What struck me about this account is not merely the sophistication of an amphibious attack, but also its use of a tactic pioneered by the Sri Lankan-based Liberation Tigers of Tamil Eelam — perhaps the most vicious terrorist organization in the world today:
In terms of the overall success of the LTTE, the Sea Tigers’ logistics fleet is the most important part of its armoury. It operates two classes of vessels: a fleet of around 11 ocean-going freighters and fast-moving coastal transit boats. Ships from the ocean-going fleet rendezvous with the fast coastal transit boats about 200 km off the northeast coast of the island. . . .

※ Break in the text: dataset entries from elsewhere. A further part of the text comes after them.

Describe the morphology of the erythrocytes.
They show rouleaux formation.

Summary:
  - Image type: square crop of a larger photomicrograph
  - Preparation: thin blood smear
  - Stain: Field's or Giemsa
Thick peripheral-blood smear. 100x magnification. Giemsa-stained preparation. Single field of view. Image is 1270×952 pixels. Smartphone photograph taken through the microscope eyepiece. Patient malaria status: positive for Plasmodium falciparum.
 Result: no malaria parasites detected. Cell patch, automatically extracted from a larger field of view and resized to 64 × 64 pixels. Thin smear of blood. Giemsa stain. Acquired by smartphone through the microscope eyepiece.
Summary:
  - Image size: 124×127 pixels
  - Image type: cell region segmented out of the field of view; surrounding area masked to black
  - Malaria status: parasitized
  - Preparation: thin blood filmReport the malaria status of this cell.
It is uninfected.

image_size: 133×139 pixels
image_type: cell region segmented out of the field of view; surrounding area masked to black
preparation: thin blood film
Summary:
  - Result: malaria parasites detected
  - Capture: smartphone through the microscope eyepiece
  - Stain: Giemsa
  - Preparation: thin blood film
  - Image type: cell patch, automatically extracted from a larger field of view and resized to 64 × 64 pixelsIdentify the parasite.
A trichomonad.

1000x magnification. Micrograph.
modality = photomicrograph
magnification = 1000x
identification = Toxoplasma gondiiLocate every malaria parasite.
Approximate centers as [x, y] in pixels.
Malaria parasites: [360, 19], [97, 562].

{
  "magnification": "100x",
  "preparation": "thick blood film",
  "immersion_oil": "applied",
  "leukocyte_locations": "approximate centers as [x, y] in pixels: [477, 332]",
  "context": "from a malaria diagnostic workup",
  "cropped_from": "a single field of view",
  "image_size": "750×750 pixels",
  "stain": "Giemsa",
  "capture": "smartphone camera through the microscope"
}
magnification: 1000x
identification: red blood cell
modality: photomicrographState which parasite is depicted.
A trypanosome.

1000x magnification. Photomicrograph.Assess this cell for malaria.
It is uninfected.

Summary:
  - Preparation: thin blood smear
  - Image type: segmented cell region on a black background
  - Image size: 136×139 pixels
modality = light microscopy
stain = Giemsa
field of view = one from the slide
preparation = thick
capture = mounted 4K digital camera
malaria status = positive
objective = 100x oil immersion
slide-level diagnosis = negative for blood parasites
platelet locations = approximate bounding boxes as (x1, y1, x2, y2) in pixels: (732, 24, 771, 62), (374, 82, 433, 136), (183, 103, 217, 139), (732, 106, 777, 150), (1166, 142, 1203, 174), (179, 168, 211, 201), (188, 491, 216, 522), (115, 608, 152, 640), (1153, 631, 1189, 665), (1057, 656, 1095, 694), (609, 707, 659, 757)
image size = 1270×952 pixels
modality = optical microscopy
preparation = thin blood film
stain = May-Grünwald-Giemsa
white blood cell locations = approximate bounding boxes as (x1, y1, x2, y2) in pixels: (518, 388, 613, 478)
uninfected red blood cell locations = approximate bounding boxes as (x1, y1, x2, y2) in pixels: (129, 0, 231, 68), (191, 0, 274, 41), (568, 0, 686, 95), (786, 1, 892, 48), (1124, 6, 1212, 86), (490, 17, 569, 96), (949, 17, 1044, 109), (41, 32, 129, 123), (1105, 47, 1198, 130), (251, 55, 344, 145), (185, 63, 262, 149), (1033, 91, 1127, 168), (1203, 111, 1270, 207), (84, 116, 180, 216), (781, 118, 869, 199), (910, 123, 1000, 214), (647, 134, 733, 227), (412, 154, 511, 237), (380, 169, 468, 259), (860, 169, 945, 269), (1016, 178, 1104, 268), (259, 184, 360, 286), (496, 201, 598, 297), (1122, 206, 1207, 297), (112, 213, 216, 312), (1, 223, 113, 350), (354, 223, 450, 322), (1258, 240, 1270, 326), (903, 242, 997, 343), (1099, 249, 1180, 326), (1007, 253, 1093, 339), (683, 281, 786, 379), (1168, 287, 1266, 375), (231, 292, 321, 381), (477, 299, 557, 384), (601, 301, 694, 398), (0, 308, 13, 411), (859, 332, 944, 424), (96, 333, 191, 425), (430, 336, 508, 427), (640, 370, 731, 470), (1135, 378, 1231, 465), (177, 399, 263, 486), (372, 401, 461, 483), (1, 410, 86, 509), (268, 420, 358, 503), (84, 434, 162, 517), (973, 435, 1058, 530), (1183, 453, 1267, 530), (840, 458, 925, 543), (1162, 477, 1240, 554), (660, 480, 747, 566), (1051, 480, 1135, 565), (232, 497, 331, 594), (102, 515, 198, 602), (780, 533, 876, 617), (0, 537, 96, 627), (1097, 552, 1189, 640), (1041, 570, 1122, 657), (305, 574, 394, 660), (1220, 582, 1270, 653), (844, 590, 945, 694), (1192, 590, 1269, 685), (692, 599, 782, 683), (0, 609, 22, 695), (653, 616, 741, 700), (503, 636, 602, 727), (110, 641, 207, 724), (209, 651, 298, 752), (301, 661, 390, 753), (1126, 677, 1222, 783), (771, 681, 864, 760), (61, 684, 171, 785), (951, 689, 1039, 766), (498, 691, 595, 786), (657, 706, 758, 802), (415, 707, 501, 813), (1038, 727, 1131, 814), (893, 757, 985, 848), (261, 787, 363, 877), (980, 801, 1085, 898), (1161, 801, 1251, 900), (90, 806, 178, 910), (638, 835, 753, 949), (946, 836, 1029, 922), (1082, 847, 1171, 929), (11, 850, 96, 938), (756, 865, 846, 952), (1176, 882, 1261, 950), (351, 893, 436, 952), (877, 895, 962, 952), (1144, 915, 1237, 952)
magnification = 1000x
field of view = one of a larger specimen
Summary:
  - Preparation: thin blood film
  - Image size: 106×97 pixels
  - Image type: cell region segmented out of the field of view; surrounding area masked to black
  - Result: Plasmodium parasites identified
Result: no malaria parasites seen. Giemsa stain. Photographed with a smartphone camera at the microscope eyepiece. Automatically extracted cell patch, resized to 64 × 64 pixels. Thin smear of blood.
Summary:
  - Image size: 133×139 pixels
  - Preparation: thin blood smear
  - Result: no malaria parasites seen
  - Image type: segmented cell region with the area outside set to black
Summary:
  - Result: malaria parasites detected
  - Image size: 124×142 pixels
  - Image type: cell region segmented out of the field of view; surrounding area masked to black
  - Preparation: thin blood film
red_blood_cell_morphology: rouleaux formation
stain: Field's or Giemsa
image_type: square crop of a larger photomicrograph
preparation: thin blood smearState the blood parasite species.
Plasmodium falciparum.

The Sea Tigers have also adapted a wide range of craft for suicide missions. . . .The number of crew members and armament types used in a suicide attack varies from mission to mission. Initially, the Sea Tigers’ suicide craft had a crew of two to ensure that the mission could not be terminated by killing a single operator. More recently, they have carried a crew of three to reduce this possibility further.
This, of course, is not the first time that other terrorists have copied LTTE tactics. The Tigers are widely credited with having taught the world how to go about suicide bombing:
[T]he Tigers are the fathers of modern-day suicide bombing — not only masters at keeping up a fresh supply of new recruits, but also willing exporters of their expertise. . . .Technically, the Tigers did not invent modern suicide bombing — the first such attack was against the American embassy in Beirut in 1983. They did however turn it into a vicious art form. Tigers adapted explosives so that they could be used on land, sea and air — thanks to the purchase of what Sri Lankan intelligence services say is a small squadron of microlight aircraft. Bombs were disguised to fit around, and even inside, the body.
The LTTE’s first such attack was in 1987, killing 40 Sri Lankan army troops. Since then, LTTE attacks have killed hundreds, including Sri Lankan President Ranasinghe Premadasa and former Indian Prime Minister Rajiv Gandhi.
Given its past history, and given the close relationship between the Indian and Sri Lankan governments (despite the presence of a large Tamil minority in southern India), I have to wonder whether the LTTE is now exporting its naval tactics.
One other note: why is it that those operating off the Somali coast are known as pirates, but the LTTE naval operations (and this operation in Mumbai) are known as terrorists?